Number one, he's a male. Males don't do as well as females with MS.
Number two, he's a minority, Black. The data has really supported that Blacks compared to Whites, have more severe disease. Okay.
Number three, he has a high brain lesion load. Generally they'll use nine macroscopic lesions as a cutoff. He has 15. And he has three spinal cord lesions. Location of lesions in the spinal cord or infratentorial locations are typically considered more severe lesions. He seems to have quite a bit of contrast enhancing lesions on this presentation. So he had one spinal cord lesion and several brain lesions that are enhancing.
We went to spinal fluid on him. And you should be aware that the new 2024 diagnostic criteria for MS introduced kappa free light chain index looking at intrathecal production of kappa free light chains. This may wind up replacing CSF oligoclonal bands because it's cheaper, it's faster, it's completely automated, it doesn't require any personal reading of the study to say yes or no. It's there or not. So he was positive for both of the immune disturbances that one might look at, kappa free light chain index and oligoclonal bands. And that has been associated with some worsening.

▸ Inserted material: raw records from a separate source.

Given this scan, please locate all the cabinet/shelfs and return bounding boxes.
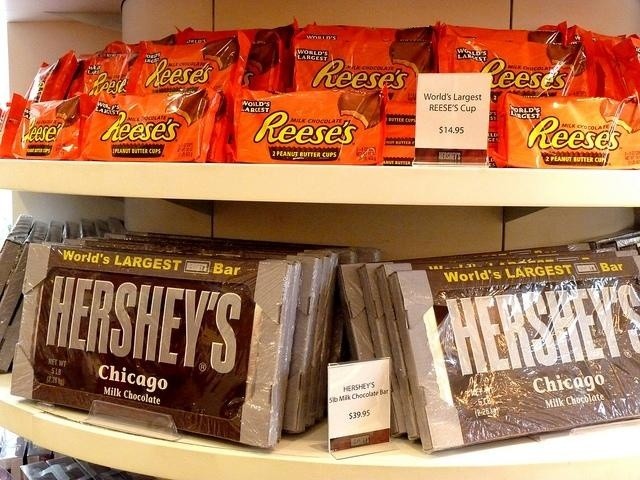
[0,1,640,480]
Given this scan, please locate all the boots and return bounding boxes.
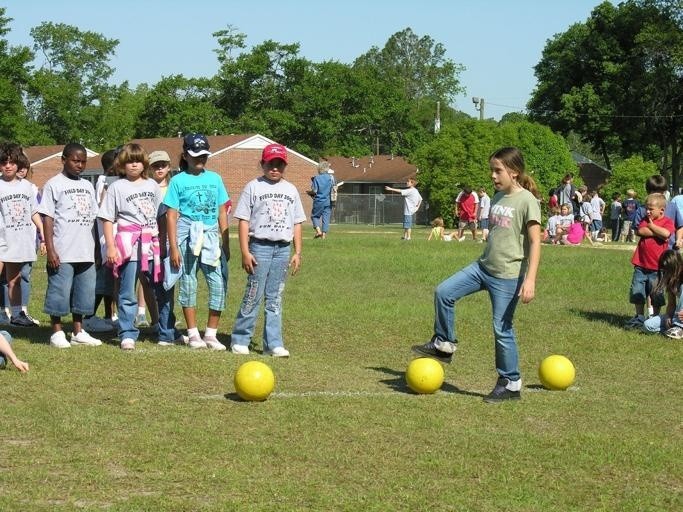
[409,337,457,366]
[481,377,523,403]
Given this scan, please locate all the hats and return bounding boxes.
[261,144,288,166]
[183,134,211,157]
[146,150,170,168]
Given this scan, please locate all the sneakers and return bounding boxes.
[261,347,290,358]
[229,340,249,356]
[48,313,226,351]
[624,314,644,329]
[0,308,40,328]
[665,326,683,339]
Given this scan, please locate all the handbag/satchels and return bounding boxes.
[330,186,337,202]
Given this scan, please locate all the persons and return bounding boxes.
[306,162,335,240]
[545,172,682,341]
[2,131,307,371]
[384,178,423,241]
[426,186,491,243]
[411,147,542,404]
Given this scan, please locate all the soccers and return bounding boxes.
[406,357,444,394]
[538,354,575,391]
[233,359,275,401]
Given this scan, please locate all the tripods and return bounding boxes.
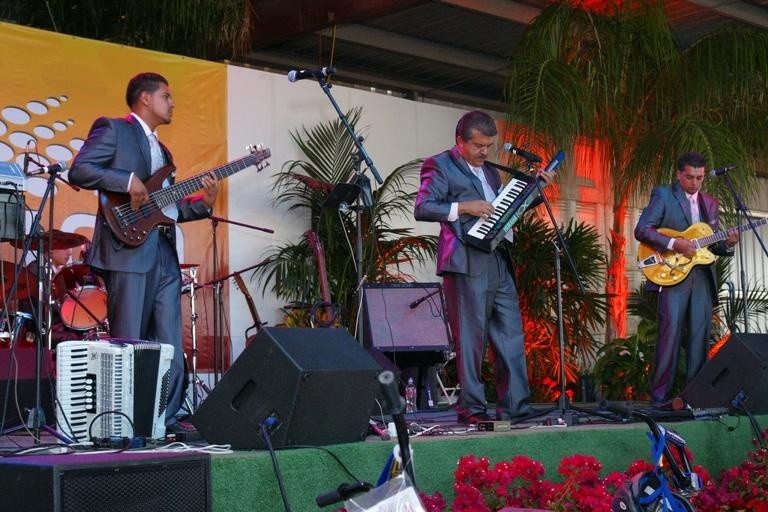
[175,268,211,432]
[511,170,626,426]
[1,176,76,448]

And then he has a breakthrough attack about two months later, really kind of reiterating that it wasn't a good idea to put him on a moderate efficacy disease‑modifying therapy.

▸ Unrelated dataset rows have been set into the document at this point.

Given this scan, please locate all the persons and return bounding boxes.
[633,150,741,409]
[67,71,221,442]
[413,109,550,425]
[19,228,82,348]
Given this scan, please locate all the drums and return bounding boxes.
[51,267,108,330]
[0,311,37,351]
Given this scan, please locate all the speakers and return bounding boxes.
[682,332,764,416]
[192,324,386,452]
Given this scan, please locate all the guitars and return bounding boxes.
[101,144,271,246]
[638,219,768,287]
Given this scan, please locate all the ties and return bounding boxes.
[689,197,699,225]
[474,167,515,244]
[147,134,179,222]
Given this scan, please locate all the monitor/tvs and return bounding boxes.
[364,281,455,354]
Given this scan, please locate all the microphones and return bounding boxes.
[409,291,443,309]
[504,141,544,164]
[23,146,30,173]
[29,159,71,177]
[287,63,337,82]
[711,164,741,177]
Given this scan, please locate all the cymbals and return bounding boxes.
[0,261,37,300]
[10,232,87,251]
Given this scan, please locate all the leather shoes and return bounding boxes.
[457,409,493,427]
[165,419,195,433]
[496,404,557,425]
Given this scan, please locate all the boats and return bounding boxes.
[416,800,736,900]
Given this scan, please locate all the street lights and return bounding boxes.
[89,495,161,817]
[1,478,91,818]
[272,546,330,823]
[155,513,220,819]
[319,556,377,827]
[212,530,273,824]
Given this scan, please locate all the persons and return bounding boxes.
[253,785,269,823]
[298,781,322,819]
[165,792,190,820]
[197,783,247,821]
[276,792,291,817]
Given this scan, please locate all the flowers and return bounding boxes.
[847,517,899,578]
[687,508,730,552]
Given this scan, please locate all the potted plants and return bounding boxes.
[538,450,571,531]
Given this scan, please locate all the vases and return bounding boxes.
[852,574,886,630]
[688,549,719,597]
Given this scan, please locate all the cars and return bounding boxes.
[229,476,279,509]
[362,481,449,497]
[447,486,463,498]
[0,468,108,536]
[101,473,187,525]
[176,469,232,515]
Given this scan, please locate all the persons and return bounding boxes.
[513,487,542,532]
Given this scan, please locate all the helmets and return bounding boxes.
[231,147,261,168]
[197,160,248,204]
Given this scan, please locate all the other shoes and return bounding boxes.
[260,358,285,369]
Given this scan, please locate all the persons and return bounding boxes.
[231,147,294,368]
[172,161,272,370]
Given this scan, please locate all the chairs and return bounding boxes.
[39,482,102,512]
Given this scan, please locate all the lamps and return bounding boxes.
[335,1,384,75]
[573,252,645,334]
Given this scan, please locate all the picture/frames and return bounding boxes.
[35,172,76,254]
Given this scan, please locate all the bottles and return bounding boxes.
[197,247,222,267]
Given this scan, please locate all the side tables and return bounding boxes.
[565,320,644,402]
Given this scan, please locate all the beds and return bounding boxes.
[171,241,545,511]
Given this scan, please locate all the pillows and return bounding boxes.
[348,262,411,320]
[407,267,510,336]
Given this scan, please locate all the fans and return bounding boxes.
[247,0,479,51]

So what are you going to do if somebody says, “I don't want to go on anything that can give me PML?” Well, you can try to educate, you can try to instruct, you can explain that any immunosuppressive agent has a risk of PML, but it's very low typically. We are not proposing using natalizumab, for example, in this gentleman, which increases the risk for PML. So it could be explained that it might be best for him to really go on a high therapy, and he'll be screened with the surveillance MRI scans that are done and following him clinically. There may have been an education factor that would have explained better to him, that he would be better off going on a high efficacy from the beginning, and the data is really supporting that as well. So there's a lot of things that go into the initial counseling, the shared decision‑making.
But then do we elect to change the treatment? You have to change the treatment here. You have to change the treatment. He's had three new lesions damaging his central nervous system form inside of eight weeks. Okay. This is hot MS, and he needs to be on a high efficacy agent. Thank you very much.